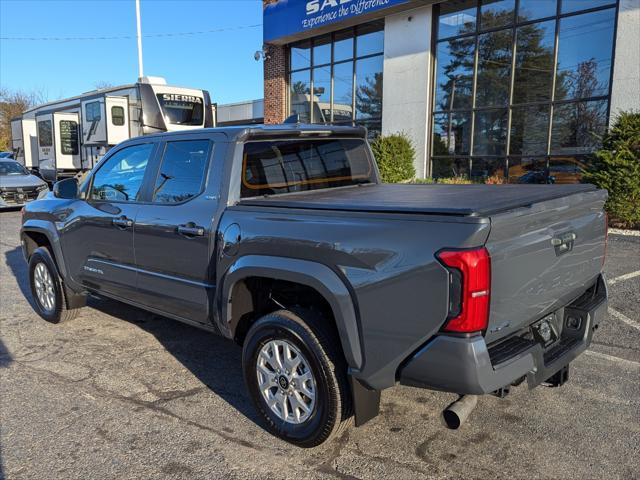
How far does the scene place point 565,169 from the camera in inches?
492

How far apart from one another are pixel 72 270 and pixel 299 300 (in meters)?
2.70

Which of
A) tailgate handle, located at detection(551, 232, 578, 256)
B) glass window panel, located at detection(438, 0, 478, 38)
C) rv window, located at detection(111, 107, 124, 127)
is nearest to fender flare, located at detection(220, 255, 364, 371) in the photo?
tailgate handle, located at detection(551, 232, 578, 256)

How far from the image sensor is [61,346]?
4781mm

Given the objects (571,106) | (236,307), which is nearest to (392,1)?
(571,106)

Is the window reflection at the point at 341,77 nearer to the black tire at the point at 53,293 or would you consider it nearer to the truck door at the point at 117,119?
the truck door at the point at 117,119

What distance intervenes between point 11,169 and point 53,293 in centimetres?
1275

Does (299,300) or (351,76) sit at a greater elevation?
(351,76)

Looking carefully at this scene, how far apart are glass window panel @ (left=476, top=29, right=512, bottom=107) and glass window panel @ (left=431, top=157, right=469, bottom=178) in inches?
62.2

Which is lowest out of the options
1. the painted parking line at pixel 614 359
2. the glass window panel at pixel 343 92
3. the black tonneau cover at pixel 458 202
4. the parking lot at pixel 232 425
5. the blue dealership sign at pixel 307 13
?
the parking lot at pixel 232 425

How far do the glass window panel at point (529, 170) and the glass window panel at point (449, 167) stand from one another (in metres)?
1.36

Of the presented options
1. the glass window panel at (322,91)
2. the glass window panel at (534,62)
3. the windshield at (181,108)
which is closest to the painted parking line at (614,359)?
the glass window panel at (534,62)

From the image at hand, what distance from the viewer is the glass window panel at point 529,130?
42.5 ft

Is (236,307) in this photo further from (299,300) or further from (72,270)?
(72,270)

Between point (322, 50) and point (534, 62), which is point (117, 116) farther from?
point (534, 62)
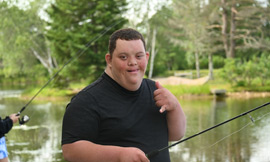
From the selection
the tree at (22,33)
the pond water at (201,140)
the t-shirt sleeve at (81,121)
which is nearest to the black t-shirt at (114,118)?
the t-shirt sleeve at (81,121)

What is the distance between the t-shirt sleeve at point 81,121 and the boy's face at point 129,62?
0.13m

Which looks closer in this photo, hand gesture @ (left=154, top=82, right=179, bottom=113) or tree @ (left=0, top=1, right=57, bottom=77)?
hand gesture @ (left=154, top=82, right=179, bottom=113)

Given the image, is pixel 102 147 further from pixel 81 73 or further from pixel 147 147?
pixel 81 73

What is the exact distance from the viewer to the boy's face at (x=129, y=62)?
3.98 ft

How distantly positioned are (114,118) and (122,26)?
15.3 m

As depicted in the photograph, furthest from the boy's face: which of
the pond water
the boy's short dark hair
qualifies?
the pond water

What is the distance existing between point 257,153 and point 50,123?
7021 millimetres

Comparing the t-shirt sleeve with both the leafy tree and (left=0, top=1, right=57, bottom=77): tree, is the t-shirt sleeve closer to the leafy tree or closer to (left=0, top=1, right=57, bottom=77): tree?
the leafy tree

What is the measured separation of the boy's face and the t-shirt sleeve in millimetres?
131

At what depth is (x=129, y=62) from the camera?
1.21 meters

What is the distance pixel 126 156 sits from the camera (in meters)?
1.11

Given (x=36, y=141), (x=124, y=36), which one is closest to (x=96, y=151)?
(x=124, y=36)

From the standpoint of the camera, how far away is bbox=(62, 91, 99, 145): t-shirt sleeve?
1.16 meters

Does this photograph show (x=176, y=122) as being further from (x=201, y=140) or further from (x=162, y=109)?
(x=201, y=140)
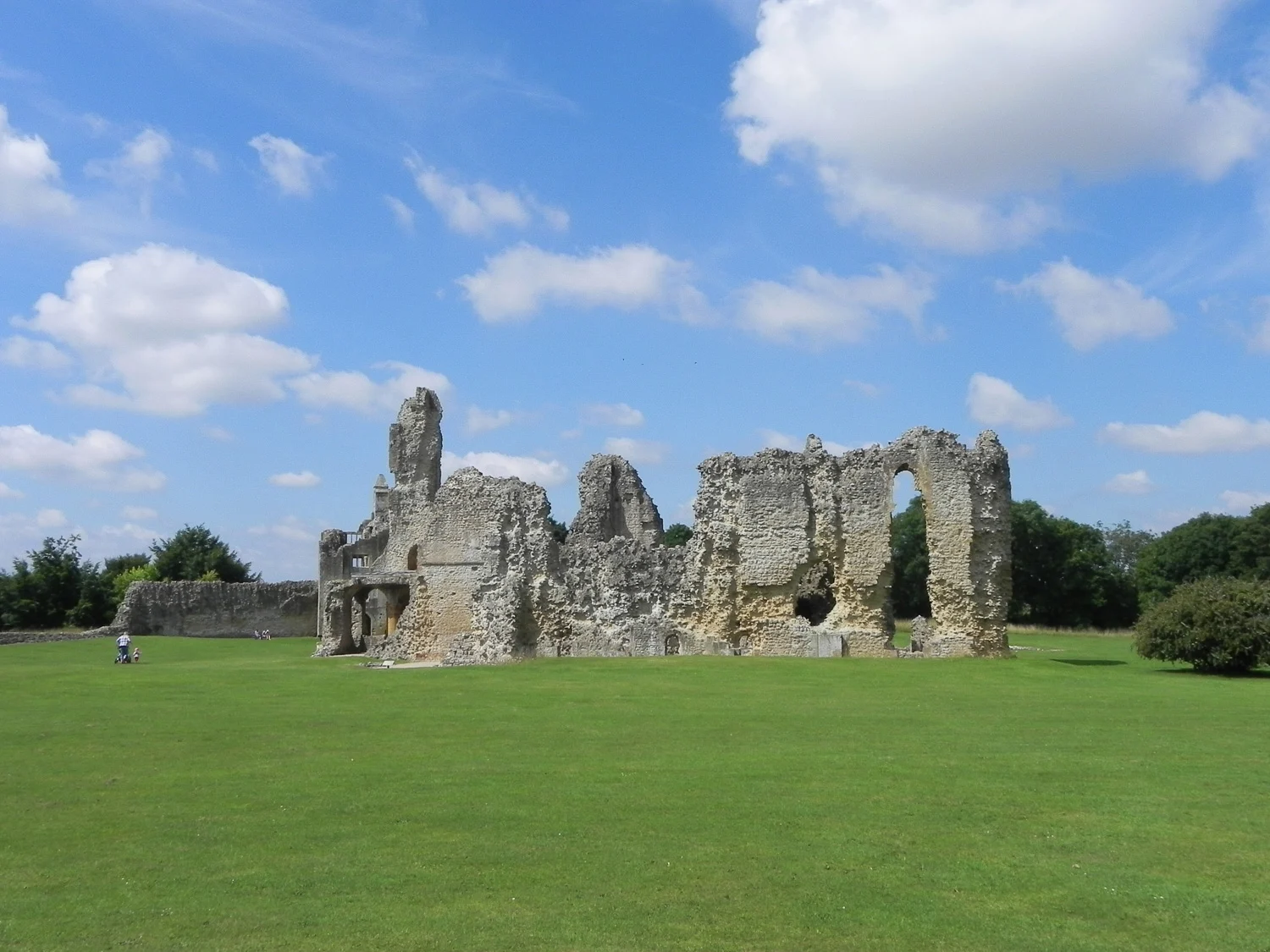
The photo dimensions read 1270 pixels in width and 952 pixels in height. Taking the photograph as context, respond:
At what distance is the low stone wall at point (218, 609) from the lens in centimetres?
4878

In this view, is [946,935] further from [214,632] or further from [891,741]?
[214,632]

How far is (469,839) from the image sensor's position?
823cm

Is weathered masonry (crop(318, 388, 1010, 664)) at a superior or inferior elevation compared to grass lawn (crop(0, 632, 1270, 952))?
superior

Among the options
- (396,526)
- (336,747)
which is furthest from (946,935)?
(396,526)

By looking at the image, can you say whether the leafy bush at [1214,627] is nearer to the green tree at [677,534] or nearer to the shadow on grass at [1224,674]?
the shadow on grass at [1224,674]

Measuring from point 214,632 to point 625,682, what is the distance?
3511cm

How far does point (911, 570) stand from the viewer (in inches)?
2345

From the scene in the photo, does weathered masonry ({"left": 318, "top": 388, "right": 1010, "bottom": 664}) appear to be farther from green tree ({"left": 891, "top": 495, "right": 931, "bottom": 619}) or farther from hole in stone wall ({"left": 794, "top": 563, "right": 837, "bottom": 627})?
green tree ({"left": 891, "top": 495, "right": 931, "bottom": 619})

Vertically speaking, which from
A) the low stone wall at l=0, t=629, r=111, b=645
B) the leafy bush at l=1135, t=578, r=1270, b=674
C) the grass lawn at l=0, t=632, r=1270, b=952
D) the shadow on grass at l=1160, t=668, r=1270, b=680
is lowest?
the grass lawn at l=0, t=632, r=1270, b=952

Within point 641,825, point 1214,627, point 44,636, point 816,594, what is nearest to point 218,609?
point 44,636

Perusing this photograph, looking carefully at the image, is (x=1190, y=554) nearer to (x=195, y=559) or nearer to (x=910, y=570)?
(x=910, y=570)

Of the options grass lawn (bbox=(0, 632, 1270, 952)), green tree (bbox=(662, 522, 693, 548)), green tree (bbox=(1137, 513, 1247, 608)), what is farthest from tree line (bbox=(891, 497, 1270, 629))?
grass lawn (bbox=(0, 632, 1270, 952))

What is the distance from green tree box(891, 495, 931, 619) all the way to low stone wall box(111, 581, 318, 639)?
95.0 ft

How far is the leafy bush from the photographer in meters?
22.0
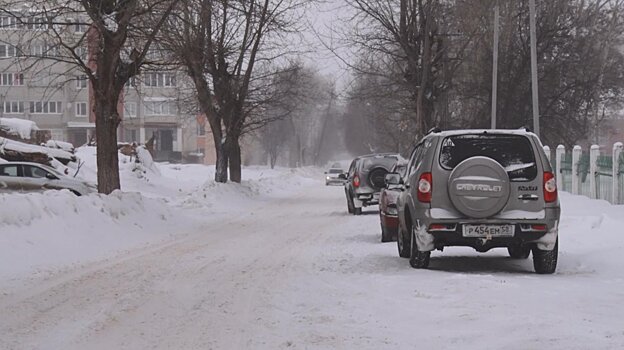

Set task – Give the rows as a two-column CSV with the headers input and output, one line per row. Put each row's text and its answer in a single quoted field each, with line breaks replaced by spaces. Begin at the line that has "Of the options grass", continue through the end of the rows, and leave out the pictures.

Exercise response –
input,output
"Of the options grass lawn (bbox=(0, 632, 1270, 952)), green tree (bbox=(662, 522, 693, 548)), green tree (bbox=(1137, 513, 1247, 608)), what is farthest from tree line (bbox=(891, 497, 1270, 629))?","grass lawn (bbox=(0, 632, 1270, 952))"
"What is the distance from green tree box(891, 495, 931, 619) all the way to low stone wall box(111, 581, 318, 639)?","95.0 ft"
"How far is the leafy bush from the photographer in meters?","22.0"